OPERATOR: [Operator Name] (UEN: [Operator UEN]), of [Space Address], email: [Operator Email] ('Operator'); and
MEMBER: [Member Name] (UEN: [Member UEN] / NRIC: [Member NRIC]), email: [Member Email], tel: [Member Phone] ('Member').
1. NATURE OF AGREEMENT — LICENCE NOT TENANCY
1.1 This Agreement creates a personal licence for the Member to use the co-working facilities described herein. It does not create a tenancy, lease, or any interest in land. The Member does not obtain exclusive possession of any part of the Premises.
1.2 The Operator retains the right to reassign hot desks and shared spaces and to access all areas of the co-working space at any time for management, maintenance, or emergency purposes.
2. MEMBERSHIP AND SPACE
2.1 The Operator grants the Member a [Membership Tier] at [Space Address] ('the Premises'), commencing on [Commencement Date] for a term of [Membership Term].
2.2 Allocated Space: [Allocated Space]
2.3 Number of authorised users: [Number of Desks]. Access cards and credentials are personal and non-transferable.
3. SERVICES AND AMENITIES
3.1 The following services are included in the monthly membership fee: [Included Services]
3.2 Additional services are available at the following charges: [Additional Charges]
4. FEES AND PAYMENT
4.1 Monthly Membership Fee: [Monthly Fee], payable in advance on the 1st of each month.
4.2 Security Deposit: [Deposit Amount], payable upon signing this Agreement. The deposit is refundable within 14 days after the Member vacates the Premises, subject to deduction for outstanding fees or damage.
4.3 Payment may be made by GIRO, PayNow, or bank transfer. Late payment (beyond 7 days of the due date) will incur a late fee of S$50 per week.

Job -> According to the co-working agreement, within how many days after the Member vacates the Premises is the security deposit refundable? The data are not needed here.

Data block ->
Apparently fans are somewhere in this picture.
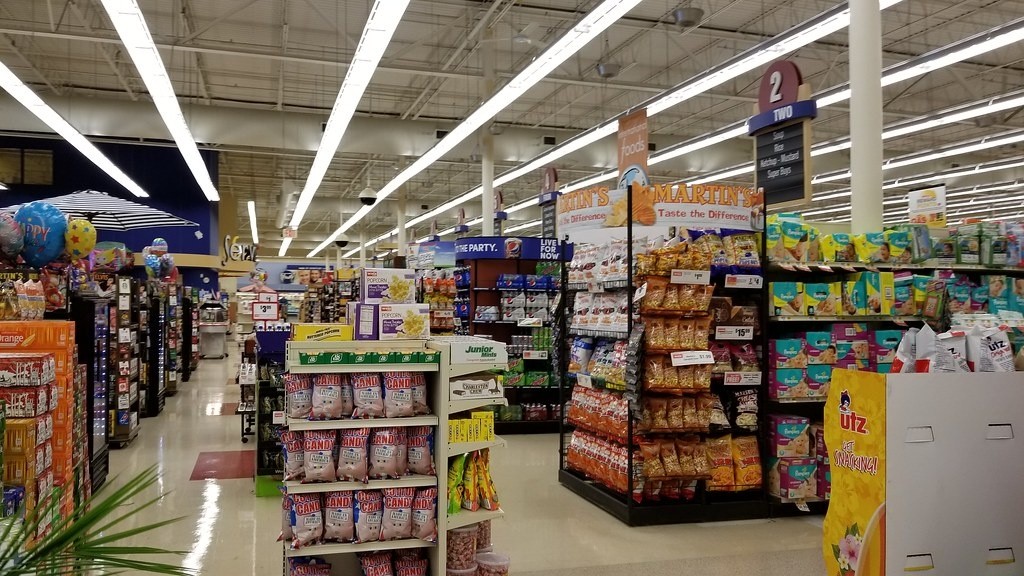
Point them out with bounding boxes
[479,3,548,50]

Response to this task -> Within 14 days.